## WHAT THIS TASK INVOLVES
Please pick out every line below that contains the word "does". Case counts.

[Start]

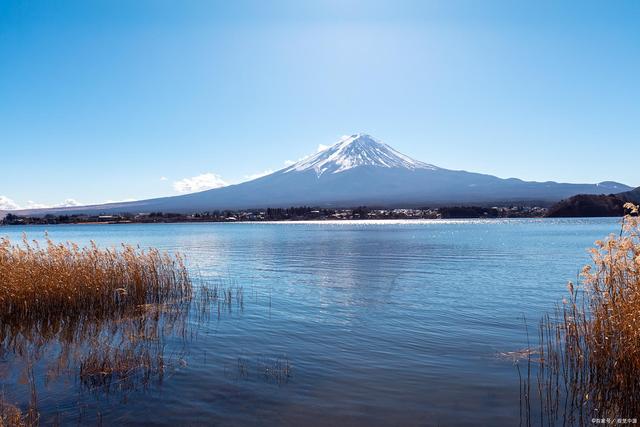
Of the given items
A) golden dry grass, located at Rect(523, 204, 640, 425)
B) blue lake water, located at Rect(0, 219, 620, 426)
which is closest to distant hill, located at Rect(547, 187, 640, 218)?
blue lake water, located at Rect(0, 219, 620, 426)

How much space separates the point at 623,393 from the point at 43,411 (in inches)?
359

[End]
[Start]

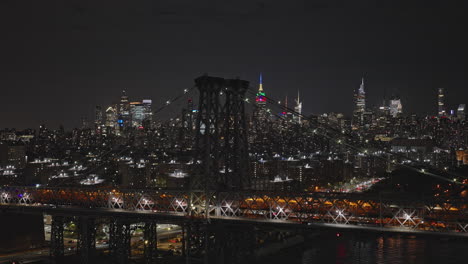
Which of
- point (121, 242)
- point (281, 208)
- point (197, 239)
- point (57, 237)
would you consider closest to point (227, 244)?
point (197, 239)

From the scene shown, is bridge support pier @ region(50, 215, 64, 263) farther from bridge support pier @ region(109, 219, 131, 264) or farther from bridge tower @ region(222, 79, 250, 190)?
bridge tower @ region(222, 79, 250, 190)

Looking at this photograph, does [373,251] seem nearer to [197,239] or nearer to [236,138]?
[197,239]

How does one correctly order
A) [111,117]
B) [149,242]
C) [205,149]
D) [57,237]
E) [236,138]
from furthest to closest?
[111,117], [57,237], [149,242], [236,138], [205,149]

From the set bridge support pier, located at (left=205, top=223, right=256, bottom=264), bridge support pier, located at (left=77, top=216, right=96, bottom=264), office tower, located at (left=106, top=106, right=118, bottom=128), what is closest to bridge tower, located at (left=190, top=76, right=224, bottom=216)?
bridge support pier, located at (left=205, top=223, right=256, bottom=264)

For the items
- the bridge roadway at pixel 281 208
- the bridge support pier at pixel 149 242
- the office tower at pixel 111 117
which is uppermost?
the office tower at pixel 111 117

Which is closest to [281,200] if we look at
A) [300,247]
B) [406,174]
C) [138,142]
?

[End]

## FINISHED TASK
Looking at this photograph, does [373,251] seem nearer to [197,239] or nearer to [236,138]?
How does one correctly order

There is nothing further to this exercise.